Austria (below) v. England, 1932
The other great anglophile operating in Europe at the time was Vittorio Pozzo of Italy. Having lived in Manchester during his youth he was hugely impressed by the play of Charlie Roberts, Manchester United’s attacking centre-half. This had great influence on Pozzo’s footballing philosophy and he was never fully converted to the merits of the third back despite his great friendship with Herbert Chapman. Instead Pozzo looked for a compromise between the systems. Rather than playing with a genuine third back, Pozzo moved his centre-half deeper, but still had him play in front of the full-backs. In order to make up for the withdrawn centre-half, he moved his two inside forwards deeper so that rather than playing with a WM formation he effectively played a WW.
The success of this system was evident at the 1934 World Cup where Italy ended as champions, with Luis Monti, the naturalised Argentine, playing as the centre-half. Although numerous complaints could be made over Italy’s victory at home in 1934, there were few faults with their 1938 victory as Pozzo’s formation triumphed over the Danubian school.
The one place in Europe which was torn between the movement of the Wunderteam and the effectiveness of the WM was Germany. Schalke 04 were the dominant side in German football in the 1930s with a style that mimicked that of the Austrian Wunderteam. Their team was known as the “Spinning Top” on account of the constant movement of the players.
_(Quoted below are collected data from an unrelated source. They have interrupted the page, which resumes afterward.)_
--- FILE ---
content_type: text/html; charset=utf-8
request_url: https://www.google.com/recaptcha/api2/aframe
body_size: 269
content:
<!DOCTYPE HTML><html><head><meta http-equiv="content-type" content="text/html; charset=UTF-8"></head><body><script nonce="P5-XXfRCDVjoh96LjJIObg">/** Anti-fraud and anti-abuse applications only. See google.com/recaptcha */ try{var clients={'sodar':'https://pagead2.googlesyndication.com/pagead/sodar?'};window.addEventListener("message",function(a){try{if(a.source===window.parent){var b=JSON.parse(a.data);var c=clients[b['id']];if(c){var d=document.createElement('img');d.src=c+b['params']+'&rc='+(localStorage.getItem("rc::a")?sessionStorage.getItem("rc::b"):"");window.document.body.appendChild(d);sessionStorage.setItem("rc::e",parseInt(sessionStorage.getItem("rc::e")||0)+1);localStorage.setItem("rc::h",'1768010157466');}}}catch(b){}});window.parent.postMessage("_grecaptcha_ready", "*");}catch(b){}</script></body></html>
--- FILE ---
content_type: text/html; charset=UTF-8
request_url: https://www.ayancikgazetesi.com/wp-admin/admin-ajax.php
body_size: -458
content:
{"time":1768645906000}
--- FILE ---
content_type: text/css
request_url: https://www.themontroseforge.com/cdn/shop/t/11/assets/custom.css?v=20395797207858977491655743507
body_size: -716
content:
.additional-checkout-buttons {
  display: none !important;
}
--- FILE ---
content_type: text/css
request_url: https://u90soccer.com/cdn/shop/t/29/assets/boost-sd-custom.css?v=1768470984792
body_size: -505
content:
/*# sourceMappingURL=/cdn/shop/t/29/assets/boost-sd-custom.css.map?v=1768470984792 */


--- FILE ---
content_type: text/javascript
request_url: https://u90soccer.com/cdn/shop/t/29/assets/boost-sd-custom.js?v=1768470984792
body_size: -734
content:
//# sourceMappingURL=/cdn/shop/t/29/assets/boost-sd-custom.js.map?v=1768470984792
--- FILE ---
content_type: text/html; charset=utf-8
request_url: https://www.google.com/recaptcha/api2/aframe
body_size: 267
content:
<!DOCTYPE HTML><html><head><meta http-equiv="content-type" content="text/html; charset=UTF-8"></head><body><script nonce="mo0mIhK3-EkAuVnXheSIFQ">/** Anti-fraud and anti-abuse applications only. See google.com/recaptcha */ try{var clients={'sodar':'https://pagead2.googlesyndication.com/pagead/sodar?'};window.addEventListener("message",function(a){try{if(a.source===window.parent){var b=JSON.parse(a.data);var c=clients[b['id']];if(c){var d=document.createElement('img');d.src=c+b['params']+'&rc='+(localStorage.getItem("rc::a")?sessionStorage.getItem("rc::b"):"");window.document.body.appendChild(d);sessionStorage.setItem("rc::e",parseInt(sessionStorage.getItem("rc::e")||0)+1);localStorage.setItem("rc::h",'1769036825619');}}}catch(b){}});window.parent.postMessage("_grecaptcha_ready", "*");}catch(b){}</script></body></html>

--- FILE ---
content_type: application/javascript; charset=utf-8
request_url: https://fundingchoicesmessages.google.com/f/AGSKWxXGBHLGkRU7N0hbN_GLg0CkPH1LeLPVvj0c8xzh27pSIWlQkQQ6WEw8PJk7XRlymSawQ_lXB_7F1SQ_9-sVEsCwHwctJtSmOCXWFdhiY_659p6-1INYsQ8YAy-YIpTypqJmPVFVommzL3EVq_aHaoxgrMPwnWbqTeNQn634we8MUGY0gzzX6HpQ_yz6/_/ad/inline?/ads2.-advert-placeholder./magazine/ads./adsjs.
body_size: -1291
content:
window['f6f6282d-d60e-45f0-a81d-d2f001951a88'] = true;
As with the team managed by Meisl, the Schalke side’s greatest attribute was not what it did with the ball, but the movement of its player off it. Their greatest strength lay in finding space to receive possession, and then looking for a better placed teammate. Their coach, an Austrian named Gustav Wieser, based his team around two star players, Fritz Szepan and Ernst Kuzorra, but it was the understanding among all his players that led to such electrifying football being played.
Given their success domestically one might have expected the German national coach Otto Nerz to have modelled his own team on Schalke’s successful style. Instead he was a great advocate of the WM. Nerz saw the Spinning Top as a pretty style, that ultimately went nowhere. Chapman had shown in England that it was not necessary to have a lot of possession, but it was what you did with the ball when you had it that really counted. Not only did Nerz adopt the WM for the 1934 World Cup in Italy, he took the inconceivable step of playing Schalke’s greatest attacking star, Szepan, as the stopper centre-back! In fairness to Nerz the system proved highly successful for Germany, as they reached the semi-finals where they lost to Czechoslovakia, and then beat the Austrian Wunderteam 3-2 in the third-place play-off.